Family PIc April 2015

Family PIc April 2015
Showing posts with label forgiveness. Show all posts
Showing posts with label forgiveness. Show all posts

Saturday, November 23, 2013

I'm Worn

In August 2012, Tenth Avenue North released a song called "Worn". 

At times, the words of this song seem to be the exact words seeping from my heart.  I'll be in the van driving and crying as I sing along.   

Today, I have friends and family members who are struggling and feeling worn. 

I know that God is bigger than our trials, but sometimes I need a reminder.  This song reminds me that there is hope in Jesus Christ alone. 

Redemption wins. 

The struggle ends. 

Hearts are mended. 

A song can rise from the ashes of a broken life.

I have a few precious friends that have undoubtedly interceded on my behalf when I was too weak to lift my eyes to Him.  For those friends, I am eternally grateful. 

If you're reading this and you're feeling worn from the work it takes just to breathe and continue putting one foot in front of the other...take courage...YOU ARE NOT ALONE. 

And, I am praying for you now...that God's precious Spirit would give you a peace and draw you closer to Him than ever before. 

For how can we ever make it without Him?


          "Worn"

I’m tired

I’m worn
My heart is heavy
From the work it takes
To keep on breathing
I’ve made mistakes
I’ve let my hope fail
My soul feels crushed
By the weight of this world

And I know that you can give me rest
So I cry out with all that I have left

Let me see redemption win
Let me know the struggle ends
That you can mend a heart
That’s frail and torn
I wanna know a song can rise
From the ashes of a broken life
And all that’s dead inside can be reborn
Cause I’m worn

I know I need to lift my eyes up
But I'm too weak
Life just won’t let up
And I know that you can give me rest
So I cry out with all that I have left

Let me see redemption win
Let me know the struggle ends
That you can mend a heart
That’s frail and torn
I wanna know a song can rise
From the ashes of a broken life
And all that’s dead inside can be reborn
Cause I’m worn

My prayers are wearing thin
Yeah, I’m worn
Even before the day begins
Yeah, I’m worn
I’ve lost my will to fight
I’m worn
So, heaven come and flood my eyes

Let me see redemption win
Let me know the struggle ends
That you can mend a heart
That’s frail and torn
I wanna know a song can rise
From the ashes of a broken life
And all that’s dead inside can be reborn
Cause all that’s dead inside will be reborn

Though I’m worn
Yeah I’m worn


 
I love the imagery in this video...
of light and life renewed.

Monday, April 1, 2013

Forgiveness

Those few people in my life who know me best, know that I really struggle with forgiveness.  Ughh!

Material ->
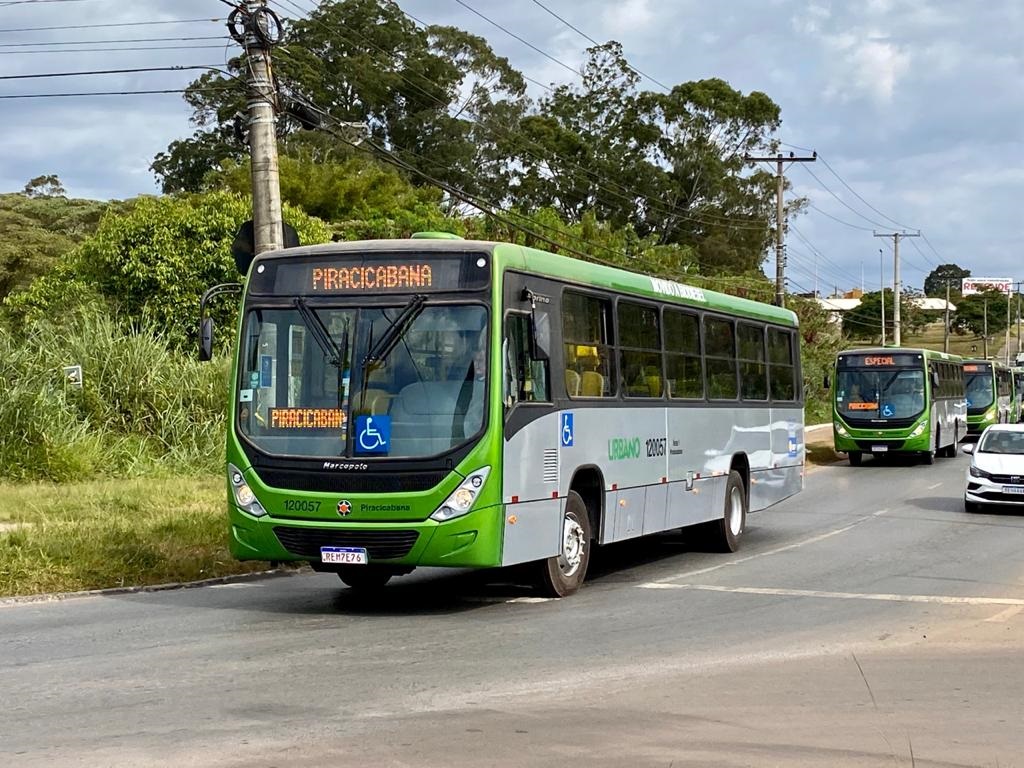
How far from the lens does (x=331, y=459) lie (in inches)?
454

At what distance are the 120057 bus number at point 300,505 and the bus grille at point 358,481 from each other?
11 centimetres

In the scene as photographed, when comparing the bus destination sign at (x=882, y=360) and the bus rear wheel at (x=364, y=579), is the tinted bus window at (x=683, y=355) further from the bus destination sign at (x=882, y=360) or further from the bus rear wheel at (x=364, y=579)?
the bus destination sign at (x=882, y=360)

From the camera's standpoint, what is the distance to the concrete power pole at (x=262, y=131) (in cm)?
1694

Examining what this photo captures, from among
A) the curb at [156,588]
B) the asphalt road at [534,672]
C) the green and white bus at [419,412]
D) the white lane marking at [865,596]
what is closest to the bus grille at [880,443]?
the asphalt road at [534,672]

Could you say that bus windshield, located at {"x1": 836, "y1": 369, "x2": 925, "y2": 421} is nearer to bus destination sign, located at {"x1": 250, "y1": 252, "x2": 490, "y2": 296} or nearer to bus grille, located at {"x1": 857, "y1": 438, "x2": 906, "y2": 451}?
bus grille, located at {"x1": 857, "y1": 438, "x2": 906, "y2": 451}

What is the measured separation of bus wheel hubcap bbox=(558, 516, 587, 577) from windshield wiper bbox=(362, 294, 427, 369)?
2.41 m

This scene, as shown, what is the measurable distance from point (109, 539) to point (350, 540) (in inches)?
175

Given request ->
Extend the blog text above about the song "Worn" and forgiveness, picking up right after its final line.

Answer to the problem ->
The hardest thing for me to forgive is someone lying to me or deceiving me.   Why can't people just tell the truth??   It hurts far less to hear the truth! 

The TRUTH...I promise, I can handle that...

I'm not talking about when a child of mine lies and says he/she wasn't eating a chocolate chip cookie, even though I see chocolate in both corners of his/her tiny mouth...

I'm not even talking about when a friend says I look great - when I have gained weight, have a really gross pimple on my chin, a ponytail, and I'm wearing sweatpants!

I'm talking about when someone - who is supposed to care about me, love me deeply, who should know me well enough to feel safe sharing with me - looks me blatantly in the eye - and lies to me. 

I'm talking about that someone living a life differently around me than they live when they're alone. 

I'm talking about that someone living such a pattern of lies that it's eerily predictable. 

Lack of character...blatant deception...hypocrisy...and clinging to church-y words to sound like a good person.   It weighs on me like a lead weight...like a plague...infiltrating my thoughts and feelings way too much! 

Makes me want to vomit - literally.

For a long time I thought forgiving someone meant reconciliation - so I rarely granted it.  Those in my life who deserve forgiveness the least, simply can't be reconciled with right now. 

Later, I learned that forgiveness CAN be granted without fear of unhealthy reconciliation.  It just takes two willing parties for reconciliation to occur - and a change of heart.  In my experience, the other party doesn't care one way or the other - ummm...no change of heart.   But, that doesn't mean I can't grant forgiveness.  So, I have.  And, that's been a good thing. 

And, then it happens again...and again.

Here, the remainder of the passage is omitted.